L’idée de ce point d’union stratégique entre l’Europe et l’Afrique a commencé à être évoquée dans les années 80, cependant, en 2009, elle a été paralysée, jusqu’à cette semaine.
Un projet qui était paralysé depuis 14 ans et qui visait à unir l’Afrique à l’Europe par le détroit de Gibraltar qui sépare l’Espagne du Maroc a été rediscuté lundi dernier lors d’une réunion de la commission mixte hispano-marocaine. Le plan qui a commencé à être discuté en 1981 consiste en un tunnel d’environ 40 kilomètres qui servirait de lien entre les deux territoires.

La société espagnole en charge des études du projet de liaison fixe par le détroit de Gibraltar, Secegsa, et sa déclinaison marocaine, SNED, avaient retiré la question de la table de dialogue en 2009. Or, les budgets alloués à Secegsa ont fait que la la relance de ladite méga-construction soit valorisée et ils se sont mis d’accord pour élaborer une stratégie générale et un plan de travail sur une période de trois ans.
Le futur tunnel du détroit de Gibraltar
L’objectif du tunnel est d’être utilisé pour transporter des passagers et des marchandises entre deux terminaux avec des trains navettes pour les véhicules et les camions et trains conventionnels. En outre, la possibilité a été évoquée que le projet puisse également être utilisé comme gazoduc , c’est-à-dire pour le transport de gaz.
La distance d’un point à l’autre de la construction sera de 42 km au total , dont 38,7 km du tunnel lui-même et le reste des gares terminales de chaque côté. De ce que le tunnel occupe, on estime que 27,8 km seront la partie sous-marine.
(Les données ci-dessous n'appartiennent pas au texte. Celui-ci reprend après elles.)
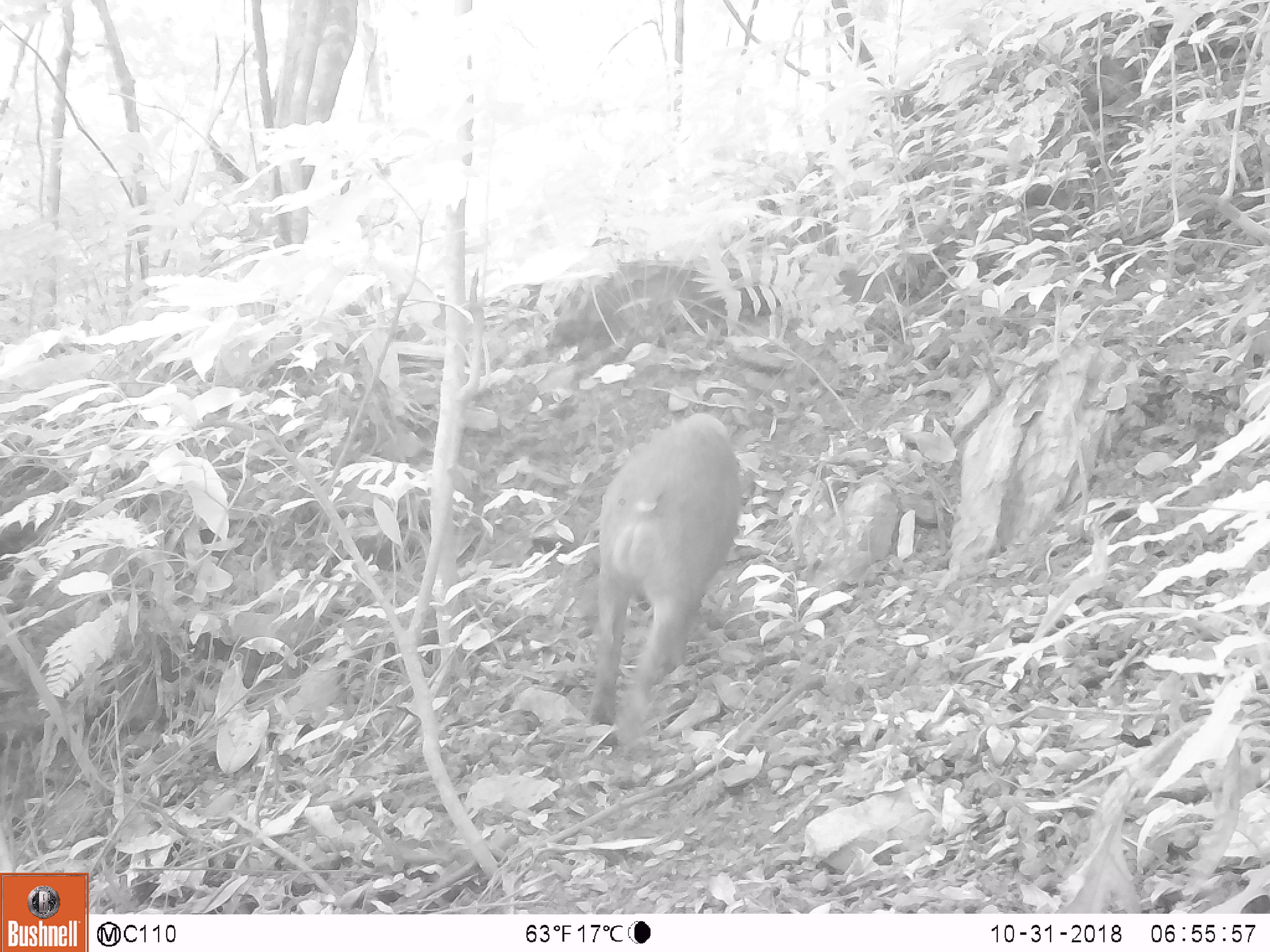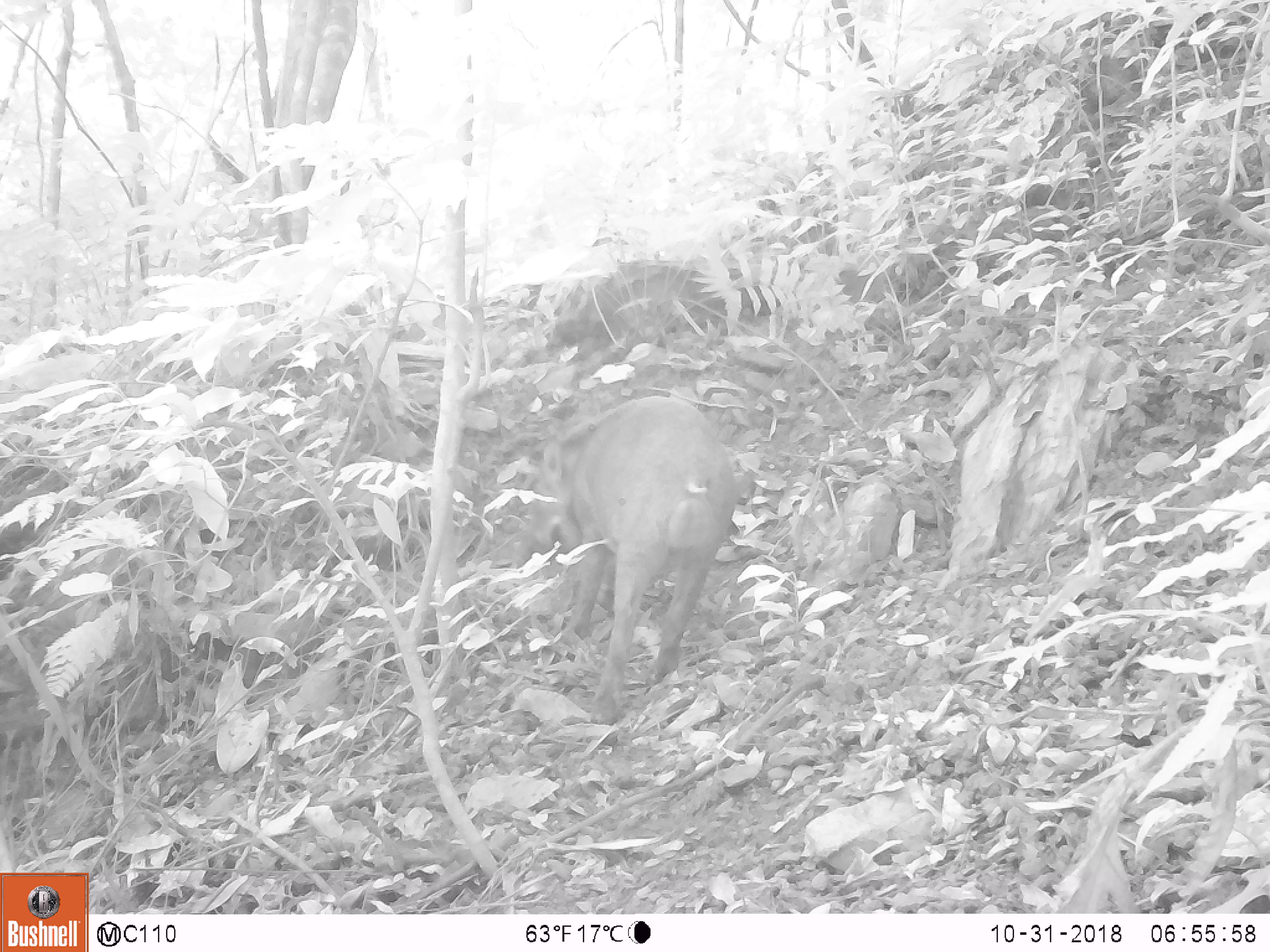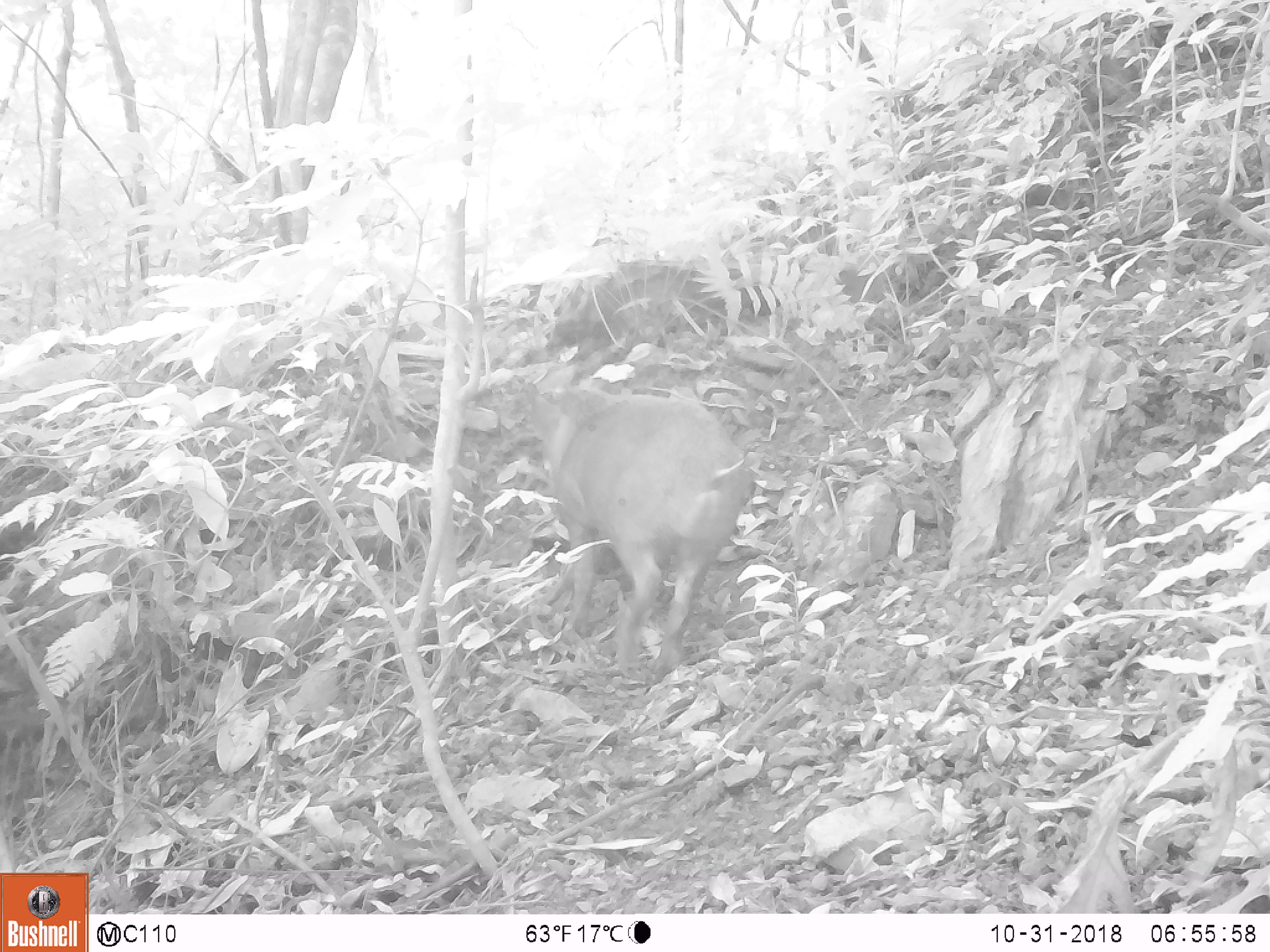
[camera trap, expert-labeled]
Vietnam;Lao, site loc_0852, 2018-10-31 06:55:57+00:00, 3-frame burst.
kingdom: Animalia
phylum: Chordata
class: Mammalia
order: Artiodactyla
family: Suidae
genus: Sus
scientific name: Sus scrofa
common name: eurasian wild pig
Eurasian wild pig (Sus scrofa). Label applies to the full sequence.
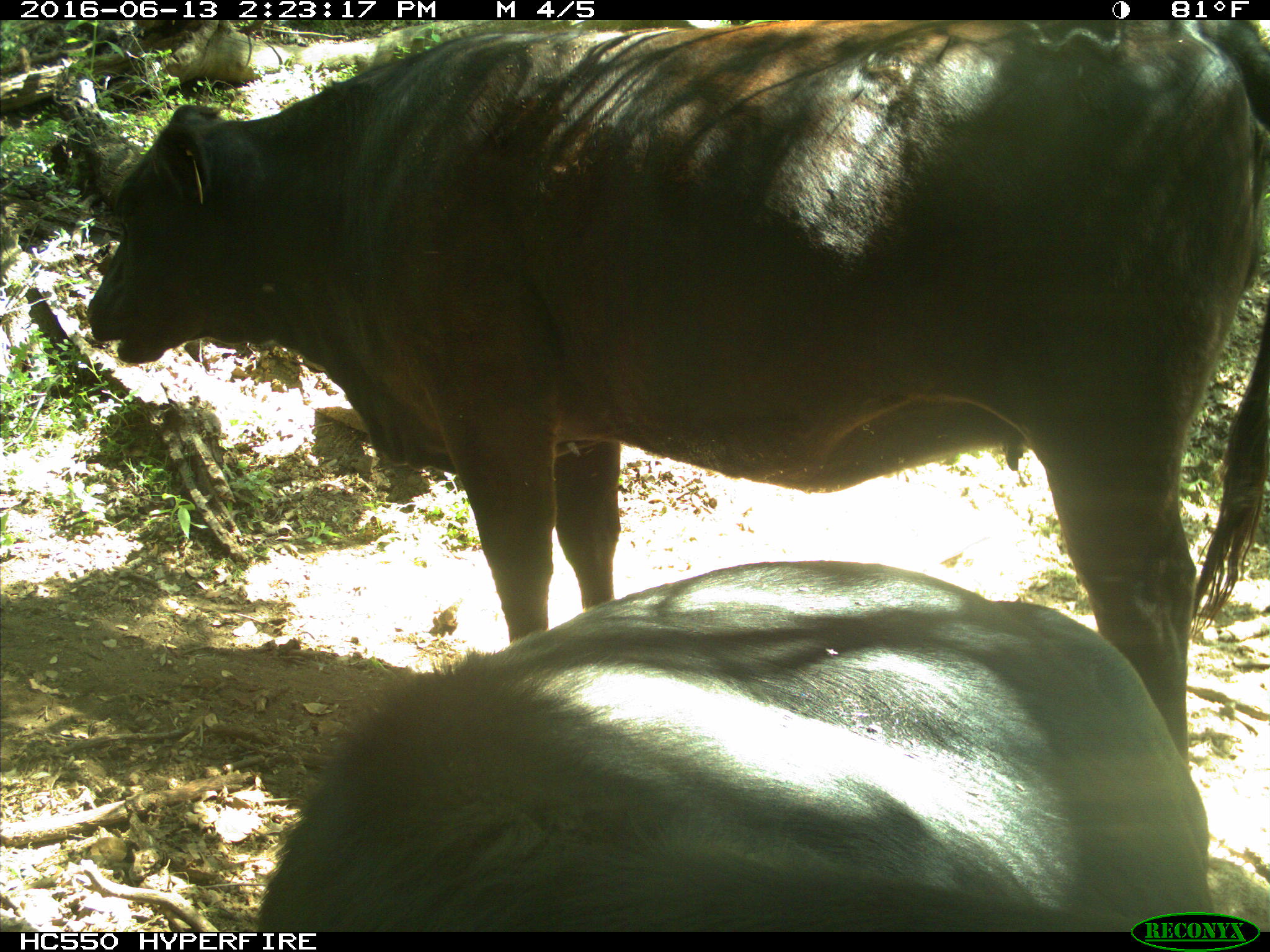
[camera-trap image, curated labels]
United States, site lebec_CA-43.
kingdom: Animalia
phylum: Chordata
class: Mammalia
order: Artiodactyla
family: Bovidae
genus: Bos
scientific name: Bos taurus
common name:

Grâce à la méga-construction, le Maroc et l’Espagne auront un grand impact économique positif, puisqu’ils deviendront une enclave stratégique de connexions entre les continents africain et européen. Malgré le coût initial élevé du projet, à terme, le tunnel offrira des plateformes logistiques, des zones de transbordement de la chaîne de transport, une réduction des coûts de transport, etc.
Avant que le plan ne cesse d’être pris en compte, la commission mixte semblait en bonne voie pour le réaliser. En fait, divers experts et institutions scientifiques internationales ont étudié la construction d’un tel lien fixe dans le détroit.
Maintenant, avec la réactivation du projet, on estime qu’il pourrait être prêt entre les années 2030 et 2040. Les arrêts clés du tunnel seraient Punta Paloma, à Tarifa, et Punta Malabata, dans la baie de Tanger. De même, il est calculé que la profondeur maximale serait d’environ 300 mètres, avec une profondeur d’au plus 3 %.
La méga-construction comporterait deux tunnels à voie unique, d’ un diamètre intérieur d’environ 7,9 mètres chacun . En revanche, la galerie des services aurait 6 mètres de diamètre. Les trois espaces seraient reliés par des passerelles transversales à intervalles réguliers de 340 mètres, dont 100 mètres dans la zone de sécurité.
En son temps, la possibilité de recourir au Strait Canyon était envisagée, avec une distance de seulement 14 kilomètres entre les rives de chaque pays. Cependant, l’idée a été écartée car elle avait une profondeur maximale d’environ 900 mètres.
Étant donné que le projet est à l’arrêt depuis 14 ans, les nouvelles décisions qui sont prises pourraient faire évoluer quelque peu l’idée initiale des années 80. Quoi qu’il en soit, le tunnel deviendra une méga-construction importante, tant pour l’Espagne que pour le Maroc et aussi pour leurs continents.